After that step is complete, they can deploy the quantum circuit to a real machine.

When the researchers tested their circuits on real quantum devices, they outperformed all the baselines, including circuits hand-designed by humans and others made using other computational methods. In one experiment, they used QuantumNAS to produce a noise-robust quantum circuit that was used to estimate the ground state energy for a particular molecule, which is an important step in quantum chemistry and drug discovery. Their method made a more accurate estimation than any of the baselines.

Now that they have shown the effectiveness of QuantumNAS, they want to use these principles to make the parameters in a quantum circuit robust to noise.
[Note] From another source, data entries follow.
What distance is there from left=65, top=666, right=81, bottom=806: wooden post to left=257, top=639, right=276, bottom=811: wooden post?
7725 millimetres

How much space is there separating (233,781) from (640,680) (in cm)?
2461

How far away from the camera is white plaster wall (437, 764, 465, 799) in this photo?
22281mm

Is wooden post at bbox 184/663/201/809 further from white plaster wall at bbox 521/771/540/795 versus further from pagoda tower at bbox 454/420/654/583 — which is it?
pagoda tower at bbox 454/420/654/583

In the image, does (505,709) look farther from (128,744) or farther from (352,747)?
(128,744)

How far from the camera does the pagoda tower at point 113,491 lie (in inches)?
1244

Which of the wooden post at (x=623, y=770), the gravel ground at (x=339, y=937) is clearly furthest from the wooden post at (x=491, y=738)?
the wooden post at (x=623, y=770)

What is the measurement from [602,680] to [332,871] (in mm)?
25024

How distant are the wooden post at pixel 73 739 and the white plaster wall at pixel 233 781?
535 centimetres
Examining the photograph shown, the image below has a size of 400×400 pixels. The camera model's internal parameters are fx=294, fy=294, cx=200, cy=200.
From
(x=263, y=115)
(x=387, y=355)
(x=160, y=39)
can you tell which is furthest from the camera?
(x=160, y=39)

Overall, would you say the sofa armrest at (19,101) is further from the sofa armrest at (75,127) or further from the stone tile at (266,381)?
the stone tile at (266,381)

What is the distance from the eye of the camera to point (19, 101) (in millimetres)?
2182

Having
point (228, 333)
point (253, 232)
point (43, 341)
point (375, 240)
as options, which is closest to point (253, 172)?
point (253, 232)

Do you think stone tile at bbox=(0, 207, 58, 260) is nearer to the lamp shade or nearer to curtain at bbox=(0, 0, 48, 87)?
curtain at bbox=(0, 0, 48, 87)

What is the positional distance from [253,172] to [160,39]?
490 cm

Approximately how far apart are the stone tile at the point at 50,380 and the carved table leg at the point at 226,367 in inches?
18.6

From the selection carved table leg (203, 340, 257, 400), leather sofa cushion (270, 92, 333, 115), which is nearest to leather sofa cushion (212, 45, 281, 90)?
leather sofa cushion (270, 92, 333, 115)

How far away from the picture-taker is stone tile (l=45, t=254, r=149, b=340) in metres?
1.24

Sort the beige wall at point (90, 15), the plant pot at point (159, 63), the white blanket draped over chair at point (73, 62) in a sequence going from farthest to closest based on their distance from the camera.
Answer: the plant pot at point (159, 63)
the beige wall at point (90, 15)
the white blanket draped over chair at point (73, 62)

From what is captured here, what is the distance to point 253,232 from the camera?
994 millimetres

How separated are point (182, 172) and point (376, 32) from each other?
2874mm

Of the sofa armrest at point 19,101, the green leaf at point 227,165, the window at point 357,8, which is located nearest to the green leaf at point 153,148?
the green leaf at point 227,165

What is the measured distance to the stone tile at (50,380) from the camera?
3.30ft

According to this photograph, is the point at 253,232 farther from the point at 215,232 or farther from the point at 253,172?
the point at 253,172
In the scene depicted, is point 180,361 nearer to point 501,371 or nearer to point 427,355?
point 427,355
The researchers also want to improve the scalability of a quantum neural network by training a quantum circuit on a real quantum machine, rather than a classical computer.

“This is an interesting work that searches for noise-robust ansatz and qubit mapping of parametric quantum circuits,” says Yiyu Shi, a professor of computer science and engineering at the University of Notre Dame, who was not involved with this research. “Different from the naive search method that trains and evaluates a large number of candidates individually, this work trains a SuperCircuit and uses it to evaluate many candidates, which is much more efficient."

To encourage more work in this area, the researchers created an open-source library, called TorchQuantum , that contains information about their projects, tutorials, and tools that can be used by other research groups.

This work was supported by the National Science Foundation, the MIT-IBM Watson AI Lab, the Qualcomm Innovation Fellowship, and the U.S. Department of Energy.